BRIEF »
Render every line of the records below as a numbered list, skipping blank lines. Leave the pictures out.

--- begin GIVEN DATA ---

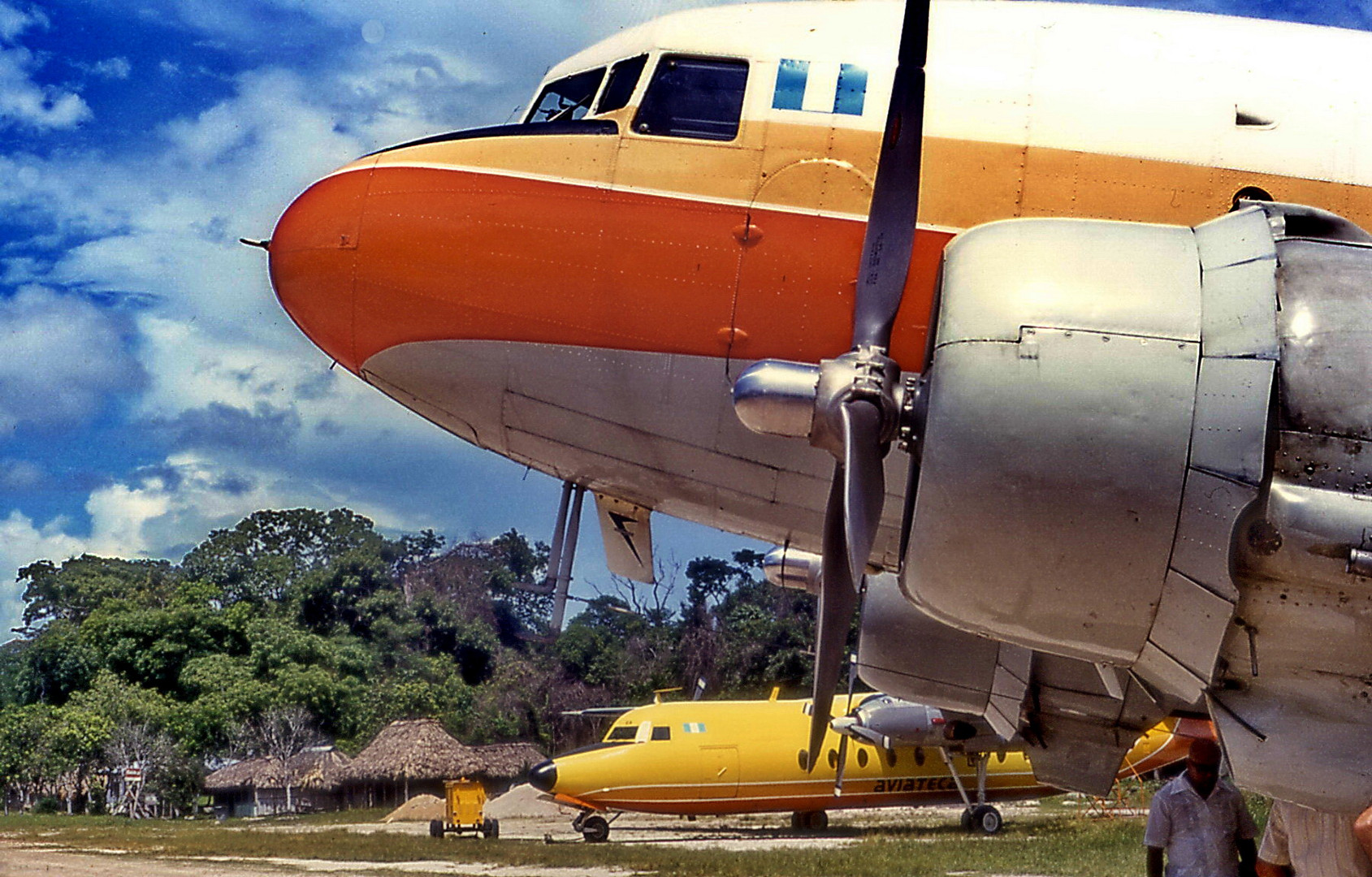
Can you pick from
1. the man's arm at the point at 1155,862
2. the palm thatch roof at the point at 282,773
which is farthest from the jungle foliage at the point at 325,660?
the man's arm at the point at 1155,862

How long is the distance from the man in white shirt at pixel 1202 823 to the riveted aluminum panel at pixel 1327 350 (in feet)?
12.7

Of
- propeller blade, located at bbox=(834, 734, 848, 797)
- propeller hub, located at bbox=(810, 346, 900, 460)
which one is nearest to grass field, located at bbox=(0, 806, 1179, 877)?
propeller blade, located at bbox=(834, 734, 848, 797)

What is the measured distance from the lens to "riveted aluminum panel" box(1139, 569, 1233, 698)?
12.7ft

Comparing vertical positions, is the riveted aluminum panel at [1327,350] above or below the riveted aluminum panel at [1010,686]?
above

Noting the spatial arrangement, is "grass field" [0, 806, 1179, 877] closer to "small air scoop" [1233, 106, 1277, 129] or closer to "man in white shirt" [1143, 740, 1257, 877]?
"man in white shirt" [1143, 740, 1257, 877]

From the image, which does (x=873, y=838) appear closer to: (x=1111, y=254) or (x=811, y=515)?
(x=811, y=515)

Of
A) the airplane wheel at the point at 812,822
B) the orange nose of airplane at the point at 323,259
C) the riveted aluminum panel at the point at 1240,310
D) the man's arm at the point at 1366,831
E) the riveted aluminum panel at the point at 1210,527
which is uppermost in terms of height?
the orange nose of airplane at the point at 323,259

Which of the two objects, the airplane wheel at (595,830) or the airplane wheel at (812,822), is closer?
the airplane wheel at (595,830)

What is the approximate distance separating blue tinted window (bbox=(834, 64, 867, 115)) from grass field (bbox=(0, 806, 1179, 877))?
453 inches

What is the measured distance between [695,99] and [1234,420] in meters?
3.61

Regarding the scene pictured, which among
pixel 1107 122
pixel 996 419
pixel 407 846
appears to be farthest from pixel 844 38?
pixel 407 846

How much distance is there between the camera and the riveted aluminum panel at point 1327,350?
3803 mm

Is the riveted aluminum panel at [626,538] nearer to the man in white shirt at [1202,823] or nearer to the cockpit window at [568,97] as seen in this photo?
the cockpit window at [568,97]

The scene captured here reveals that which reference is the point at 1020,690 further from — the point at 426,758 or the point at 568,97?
the point at 426,758
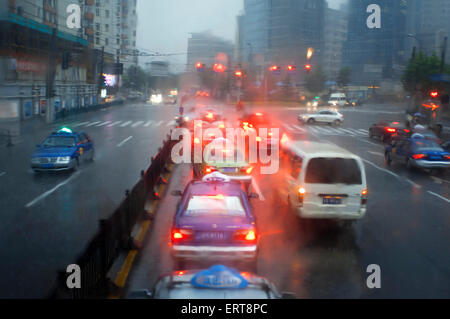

--- end GIVEN DATA ---

WORKED SOLUTION »
1. Can you pick from
2. 1. the man's arm at the point at 1155,862
3. 2. the palm thatch roof at the point at 282,773
4. which is farthest from the jungle foliage at the point at 325,660?
5. the man's arm at the point at 1155,862
6. How long is the distance from the man in white shirt at pixel 1202 823 to the riveted aluminum panel at pixel 1327 350 (in feet)?
7. 12.7
8. Of
9. - propeller blade, located at bbox=(834, 734, 848, 797)
10. - propeller hub, located at bbox=(810, 346, 900, 460)
11. which one is nearest to grass field, located at bbox=(0, 806, 1179, 877)?
12. propeller blade, located at bbox=(834, 734, 848, 797)
13. What is the measured distance from the lens to "riveted aluminum panel" box(1139, 569, 1233, 698)?
14. 12.7ft
15. Comparing vertical positions, is the riveted aluminum panel at [1327,350] above or below the riveted aluminum panel at [1010,686]?
16. above
17. Noting the spatial arrangement, is "grass field" [0, 806, 1179, 877] closer to "small air scoop" [1233, 106, 1277, 129] or closer to "man in white shirt" [1143, 740, 1257, 877]?
18. "man in white shirt" [1143, 740, 1257, 877]
19. From the image, which does (x=873, y=838) appear closer to: (x=1111, y=254) or (x=811, y=515)?
20. (x=811, y=515)
21. Of
22. A) the airplane wheel at the point at 812,822
23. B) the orange nose of airplane at the point at 323,259
24. C) the riveted aluminum panel at the point at 1240,310
25. D) the man's arm at the point at 1366,831
26. E) the riveted aluminum panel at the point at 1210,527
27. which is uppermost in terms of height?
28. the orange nose of airplane at the point at 323,259
29. Which of the two objects, the airplane wheel at (595,830) or the airplane wheel at (812,822), is closer?
30. the airplane wheel at (595,830)
31. What is the approximate distance separating blue tinted window (bbox=(834, 64, 867, 115)) from grass field (bbox=(0, 806, 1179, 877))?
32. 453 inches
33. What is the measured distance between [695,99] and [1234,420] in meters?
34. 3.61
35. Regarding the scene pictured, which among
36. pixel 1107 122
37. pixel 996 419
38. pixel 407 846
39. appears to be farthest from pixel 844 38?
40. pixel 407 846
41. How much distance is there between the camera and the riveted aluminum panel at point 1327,350?
42. 3803 mm
43. Is the riveted aluminum panel at [626,538] nearer to the man in white shirt at [1202,823] or nearer to the cockpit window at [568,97] as seen in this photo?
44. the cockpit window at [568,97]
45. The scene captured here reveals that which reference is the point at 1020,690 further from — the point at 426,758 or the point at 568,97?
46. the point at 426,758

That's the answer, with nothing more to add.